• _Records from a data collection_:
----
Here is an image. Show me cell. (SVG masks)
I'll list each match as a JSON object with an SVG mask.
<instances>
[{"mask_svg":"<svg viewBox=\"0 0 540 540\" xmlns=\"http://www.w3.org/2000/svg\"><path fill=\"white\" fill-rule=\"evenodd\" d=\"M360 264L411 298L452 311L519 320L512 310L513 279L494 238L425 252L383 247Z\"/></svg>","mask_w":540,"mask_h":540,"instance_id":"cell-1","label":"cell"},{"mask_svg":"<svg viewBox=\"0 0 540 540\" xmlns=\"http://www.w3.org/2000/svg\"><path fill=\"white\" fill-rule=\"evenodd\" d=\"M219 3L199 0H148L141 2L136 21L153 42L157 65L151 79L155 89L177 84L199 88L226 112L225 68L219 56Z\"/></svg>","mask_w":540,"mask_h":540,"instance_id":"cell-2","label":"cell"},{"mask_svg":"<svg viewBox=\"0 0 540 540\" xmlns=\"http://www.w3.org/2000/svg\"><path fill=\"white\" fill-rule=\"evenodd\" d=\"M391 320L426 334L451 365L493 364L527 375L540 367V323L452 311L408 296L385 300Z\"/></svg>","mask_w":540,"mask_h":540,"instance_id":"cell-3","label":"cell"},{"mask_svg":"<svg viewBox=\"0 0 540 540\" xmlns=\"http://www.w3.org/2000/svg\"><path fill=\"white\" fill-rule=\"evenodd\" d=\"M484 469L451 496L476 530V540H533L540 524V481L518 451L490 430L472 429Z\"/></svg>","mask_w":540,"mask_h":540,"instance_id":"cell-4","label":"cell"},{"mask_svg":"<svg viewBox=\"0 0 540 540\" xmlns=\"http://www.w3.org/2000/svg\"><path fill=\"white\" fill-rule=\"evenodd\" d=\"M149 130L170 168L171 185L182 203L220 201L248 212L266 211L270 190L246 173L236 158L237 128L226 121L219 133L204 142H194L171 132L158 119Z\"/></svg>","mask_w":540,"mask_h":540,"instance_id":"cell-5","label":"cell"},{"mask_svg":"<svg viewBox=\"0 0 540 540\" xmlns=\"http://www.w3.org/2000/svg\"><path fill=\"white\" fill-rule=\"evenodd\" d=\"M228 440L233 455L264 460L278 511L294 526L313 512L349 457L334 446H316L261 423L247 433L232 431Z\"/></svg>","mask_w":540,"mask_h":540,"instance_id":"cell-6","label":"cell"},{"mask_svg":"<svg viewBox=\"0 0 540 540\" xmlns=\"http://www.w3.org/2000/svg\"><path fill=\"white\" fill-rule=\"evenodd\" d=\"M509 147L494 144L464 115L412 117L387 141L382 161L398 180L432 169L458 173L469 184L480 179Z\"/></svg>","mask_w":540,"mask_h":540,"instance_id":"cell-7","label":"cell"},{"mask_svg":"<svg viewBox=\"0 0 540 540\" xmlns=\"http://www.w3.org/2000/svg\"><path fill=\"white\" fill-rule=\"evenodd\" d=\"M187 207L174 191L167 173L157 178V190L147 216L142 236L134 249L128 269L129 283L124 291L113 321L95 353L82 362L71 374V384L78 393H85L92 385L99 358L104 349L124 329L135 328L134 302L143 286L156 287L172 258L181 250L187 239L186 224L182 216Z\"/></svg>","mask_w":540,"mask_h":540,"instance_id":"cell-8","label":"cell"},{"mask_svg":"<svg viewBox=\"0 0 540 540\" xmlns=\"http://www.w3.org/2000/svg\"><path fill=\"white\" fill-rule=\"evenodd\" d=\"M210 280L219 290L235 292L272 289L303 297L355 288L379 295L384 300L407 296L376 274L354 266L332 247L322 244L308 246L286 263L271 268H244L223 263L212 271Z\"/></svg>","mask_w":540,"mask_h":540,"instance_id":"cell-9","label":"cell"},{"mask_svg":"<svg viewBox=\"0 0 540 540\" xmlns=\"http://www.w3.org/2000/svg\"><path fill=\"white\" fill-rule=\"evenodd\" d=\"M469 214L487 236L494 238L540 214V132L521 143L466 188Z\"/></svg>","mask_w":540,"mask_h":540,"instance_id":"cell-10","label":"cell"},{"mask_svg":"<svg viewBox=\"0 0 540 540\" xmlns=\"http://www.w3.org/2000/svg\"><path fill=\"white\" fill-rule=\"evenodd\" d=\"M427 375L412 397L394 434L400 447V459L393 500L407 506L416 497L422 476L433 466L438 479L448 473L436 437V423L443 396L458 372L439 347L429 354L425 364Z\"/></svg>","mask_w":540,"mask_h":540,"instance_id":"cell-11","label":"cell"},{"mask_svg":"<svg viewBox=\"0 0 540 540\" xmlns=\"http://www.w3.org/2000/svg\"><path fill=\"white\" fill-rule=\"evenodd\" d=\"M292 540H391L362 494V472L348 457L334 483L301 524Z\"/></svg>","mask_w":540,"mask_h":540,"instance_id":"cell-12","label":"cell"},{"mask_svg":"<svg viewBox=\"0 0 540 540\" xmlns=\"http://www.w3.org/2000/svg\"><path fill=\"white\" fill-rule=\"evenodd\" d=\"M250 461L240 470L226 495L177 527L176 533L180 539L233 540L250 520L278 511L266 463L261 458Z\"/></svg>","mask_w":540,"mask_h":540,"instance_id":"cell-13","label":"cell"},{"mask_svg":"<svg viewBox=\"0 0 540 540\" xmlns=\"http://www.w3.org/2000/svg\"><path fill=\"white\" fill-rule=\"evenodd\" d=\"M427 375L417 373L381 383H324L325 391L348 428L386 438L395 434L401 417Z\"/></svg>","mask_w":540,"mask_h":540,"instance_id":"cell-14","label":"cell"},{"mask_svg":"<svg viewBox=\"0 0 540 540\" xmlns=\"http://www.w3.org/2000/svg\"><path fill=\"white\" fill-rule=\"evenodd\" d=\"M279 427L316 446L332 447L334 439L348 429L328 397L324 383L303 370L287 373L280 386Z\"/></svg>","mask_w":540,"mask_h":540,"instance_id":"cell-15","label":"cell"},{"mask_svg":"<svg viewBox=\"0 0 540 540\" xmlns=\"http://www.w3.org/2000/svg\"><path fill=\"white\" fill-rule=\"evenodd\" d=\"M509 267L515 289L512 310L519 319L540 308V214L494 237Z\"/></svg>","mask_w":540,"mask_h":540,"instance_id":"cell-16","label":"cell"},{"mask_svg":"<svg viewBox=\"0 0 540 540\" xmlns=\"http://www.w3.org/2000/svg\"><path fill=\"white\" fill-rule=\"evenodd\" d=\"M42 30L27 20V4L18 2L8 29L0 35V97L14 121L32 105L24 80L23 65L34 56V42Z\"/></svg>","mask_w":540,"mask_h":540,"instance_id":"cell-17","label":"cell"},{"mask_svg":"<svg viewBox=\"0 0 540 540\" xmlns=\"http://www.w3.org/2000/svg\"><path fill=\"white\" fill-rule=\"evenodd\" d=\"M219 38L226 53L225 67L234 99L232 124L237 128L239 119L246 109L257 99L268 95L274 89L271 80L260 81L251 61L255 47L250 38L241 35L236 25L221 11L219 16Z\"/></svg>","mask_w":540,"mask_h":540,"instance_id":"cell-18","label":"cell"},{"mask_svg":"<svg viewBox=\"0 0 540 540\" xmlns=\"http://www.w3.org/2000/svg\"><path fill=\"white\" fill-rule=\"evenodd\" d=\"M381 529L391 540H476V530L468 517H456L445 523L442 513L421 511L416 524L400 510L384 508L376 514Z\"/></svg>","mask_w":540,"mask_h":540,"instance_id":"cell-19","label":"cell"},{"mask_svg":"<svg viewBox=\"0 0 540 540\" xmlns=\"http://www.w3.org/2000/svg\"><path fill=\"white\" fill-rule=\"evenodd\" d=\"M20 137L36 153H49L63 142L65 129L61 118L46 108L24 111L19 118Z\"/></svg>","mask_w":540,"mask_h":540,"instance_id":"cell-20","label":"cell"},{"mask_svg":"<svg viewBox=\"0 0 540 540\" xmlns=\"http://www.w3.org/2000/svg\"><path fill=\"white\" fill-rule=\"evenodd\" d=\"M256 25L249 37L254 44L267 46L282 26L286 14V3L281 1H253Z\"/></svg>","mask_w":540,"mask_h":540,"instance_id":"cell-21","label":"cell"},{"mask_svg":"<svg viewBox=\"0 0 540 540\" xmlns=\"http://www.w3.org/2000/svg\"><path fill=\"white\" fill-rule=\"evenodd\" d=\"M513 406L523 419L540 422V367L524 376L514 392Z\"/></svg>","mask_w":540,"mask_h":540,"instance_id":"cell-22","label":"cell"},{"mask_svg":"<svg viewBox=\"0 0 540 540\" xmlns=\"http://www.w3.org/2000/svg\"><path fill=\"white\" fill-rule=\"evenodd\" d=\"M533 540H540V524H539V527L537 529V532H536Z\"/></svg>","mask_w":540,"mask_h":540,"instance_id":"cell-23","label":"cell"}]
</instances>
----
• _Goal_: Reproduce word for word the rows from the very first line through the line containing "<instances>", including that line.

• _Correct result_:
Here is an image. Show me cell. (SVG masks)
I'll list each match as a JSON object with an SVG mask.
<instances>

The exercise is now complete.